Stored data entries
----------------

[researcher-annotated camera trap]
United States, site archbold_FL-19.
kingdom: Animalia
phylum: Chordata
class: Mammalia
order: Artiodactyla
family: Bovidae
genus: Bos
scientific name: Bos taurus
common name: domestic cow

----------------

#### [How to complete this task]
All the data above is to be given again, exactly.

#### [Output of the exercise]
[researcher-annotated camera trap]
United States, site archbold_FL-19.
kingdom: Animalia
phylum: Chordata
class: Mammalia
order: Artiodactyla
family: Bovidae
genus: Bos
scientific name: Bos taurus
common name: domestic cow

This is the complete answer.